3

I am using Pandas and PyProj to convert eastings and northing to longitutde and latitude and then save the split output into 2 columns like this....

v84 = Proj(proj="latlong",towgs84="0,0,0",ellps="WGS84")
v36 = Proj(proj="latlong", k=0.9996012717, ellps="airy",
        towgs84="446.448,-125.157,542.060,0.1502,0.2470,0.8421,-20.4894")
vgrid = Proj(init="world:bng")


def convertLL(row):

    easting = row['easting']
    northing = row['northing']

    vlon36, vlat36 = vgrid(easting, northing, inverse=True)

    converted = transform(v36, v84, vlon36, vlat36)

    row['longitude'] = converted[0]
    row['latitude'] = converted[1]

    return row


values = pd.read_csv("values.csv")
values = values.apply(convertLL, axis=1)

This is working but is very slow and times out on larger datasets. In an effort to improve things I am trying to convert this to use a lamba function instead in the hopes that will speed things up. I have this so far...

def convertLL(easting, northing):

    vlon36, vlat36 = vgrid(easting, northing, inverse=True)

    converted = transform(v36, v84, vlon36, vlat36)

    row = row['longitude'] = converted[0]

    return row


values ['longitude'] = values.apply(lambda row: convertLL(row['easting'], row['northing']), axis=1)

This converted version is working and is faster than my old one and does not time out on larger datasets, but this only works for the longitude, is there a way to get it to do latitude as well?

Also, is this vectorized?
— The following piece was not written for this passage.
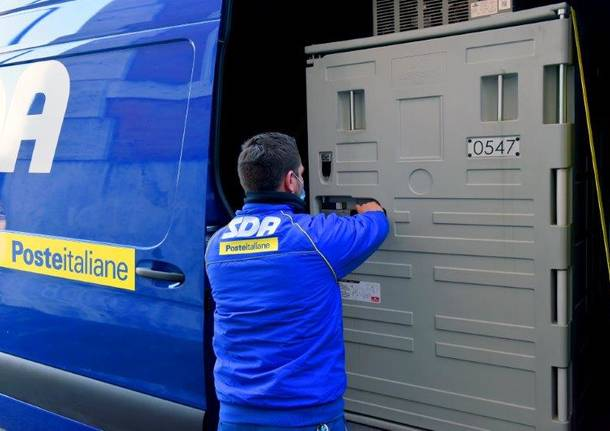 consegna vaccini astrazeneca poste italiane varese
Can I speed things up any more?

EDIT

A sample of data...

name | northing | easting | latitude | longitude
------------------------------------------------
tl1  | 378778   | 366746  |          |
tl2  | 384732   | 364758  |          |
roganjosh
  • 12,594
  • 4
  • 29
  • 46
fightstarr20
  • 11,682
  • 40
  • 154
  • 278
  • 1
    Can you give us the output of `df.head()` so that I have something to play with? – roganjosh May 26 '20 at 10:03
  • I have updated the post with a sample, is this enough? – fightstarr20 May 26 '20 at 10:18
  • 1
    Sorry, I got called away so not had a chance to look at it. I originally thought "well, we can probably do away with all those function calls to PyProj and implement a vectorized version" and then I found [this](https://stackoverflow.com/a/344083/4799172) which really puts me off trying that approach :P – roganjosh May 26 '20 at 17:13
  • Yeah PyProj seems suited to the task, I looked at calculating from scratch and quickly changed my mind :) – fightstarr20 May 26 '20 at 17:25
  • Eyeballing it, we might have a reasonable shot of pushing that into numpy. I'll give it a go – roganjosh May 26 '20 at 17:35
  • 1
    Aha, I know how we can do this now. `transform` takes array inputs already. Please show your imports (for `vgrid`) and where are `v36` and `v84` defined so I can make a reproducible test? – roganjosh May 26 '20 at 17:53
  • 1
    Have updated the op – fightstarr20 May 26 '20 at 18:45

1 Answers1

3

Because of the subject matter, I think we couldn't see the wood for the trees. If we look at the docs for transform you'll see:

  • xx (scalar or array (numpy or python)) – Input x coordinate(s).
  • yy (scalar or array (numpy or python)) – Input y coordinate(s).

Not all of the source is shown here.